- **Quoted passage**
***

Ishar 3: The Seven Gates of Infinity is a 1994 role-playing video game developed and published by Silmarils. It is part of the Ishar series of games, and a sequel to Ishar 2: Messengers of Doom.

Gameplay
The player takes the role of Zubaran (or imports a party of characters from another game in the series), and is tasked with hunting the dragon Sith. To this end, the player must cross a series of gates that lead to different time periods. Each period, like the islands of Ishar 2, has its own climate and type of landscape.

Release 
A 3DO Interactive Multiplayer version was announced but never released. Cyril Cogordan, a former Silmarils programmer, has stated in an interview and on his personal website that a conversion of Ishar 3 was in development for the Atari Jaguar CD, based upon the CD-ROM version released for the Atari Falcon. Despite being completed and sent to Atari Corporation for approval, it was never released due to Atari Corp. closing their doors as a result of the commercial and critical failure of the Atari Jaguar platform.

Reception

Reviewing Ishar 3 for PC Gamer US, William R. Trotter wrote, "Hardcore FRPG fans will probably like it—novices will find it tedious, overwhelming, and frustrating." He called the graphics "often breathtakingly beautiful" and "as richly textured as oil paintings", but found the game's reliance on backtracking dull and disliked the high speed of combat.

***

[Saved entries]
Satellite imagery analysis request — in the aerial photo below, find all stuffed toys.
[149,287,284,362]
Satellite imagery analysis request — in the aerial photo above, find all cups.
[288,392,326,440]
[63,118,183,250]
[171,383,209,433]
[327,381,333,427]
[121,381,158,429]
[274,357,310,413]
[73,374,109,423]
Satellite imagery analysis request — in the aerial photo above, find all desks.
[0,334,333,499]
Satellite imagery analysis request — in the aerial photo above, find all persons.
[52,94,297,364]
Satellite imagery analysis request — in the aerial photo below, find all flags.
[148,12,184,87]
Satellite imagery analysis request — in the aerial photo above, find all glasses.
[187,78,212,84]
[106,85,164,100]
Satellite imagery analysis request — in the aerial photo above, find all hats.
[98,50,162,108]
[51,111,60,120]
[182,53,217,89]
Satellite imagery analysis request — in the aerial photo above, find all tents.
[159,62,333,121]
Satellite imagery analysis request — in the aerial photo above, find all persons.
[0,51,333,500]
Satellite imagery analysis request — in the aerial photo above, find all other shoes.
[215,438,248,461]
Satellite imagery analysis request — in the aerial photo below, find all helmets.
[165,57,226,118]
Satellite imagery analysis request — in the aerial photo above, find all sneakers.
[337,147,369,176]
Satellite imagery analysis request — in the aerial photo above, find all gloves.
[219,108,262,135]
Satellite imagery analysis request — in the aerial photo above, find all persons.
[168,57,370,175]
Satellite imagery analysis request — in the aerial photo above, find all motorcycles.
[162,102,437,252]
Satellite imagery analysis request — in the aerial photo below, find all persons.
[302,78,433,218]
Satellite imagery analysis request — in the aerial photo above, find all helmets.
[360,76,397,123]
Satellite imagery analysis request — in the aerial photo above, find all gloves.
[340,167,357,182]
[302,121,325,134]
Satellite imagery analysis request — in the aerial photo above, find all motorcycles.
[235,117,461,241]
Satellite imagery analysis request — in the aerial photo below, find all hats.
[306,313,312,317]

***

- **Exercise brief**
From the article on Ishar 3, extract the passage starting with "Ishar 3: The" and going on through "Messengers of Doom.". The data bear no relation to the article on Ishar 3.

- **Finished exercise**
Ishar 3: The Seven Gates of Infinity is a 1994 role-playing video game developed and published by Silmarils. It is part of the Ishar series of games, and a sequel to Ishar 2: Messengers of Doom.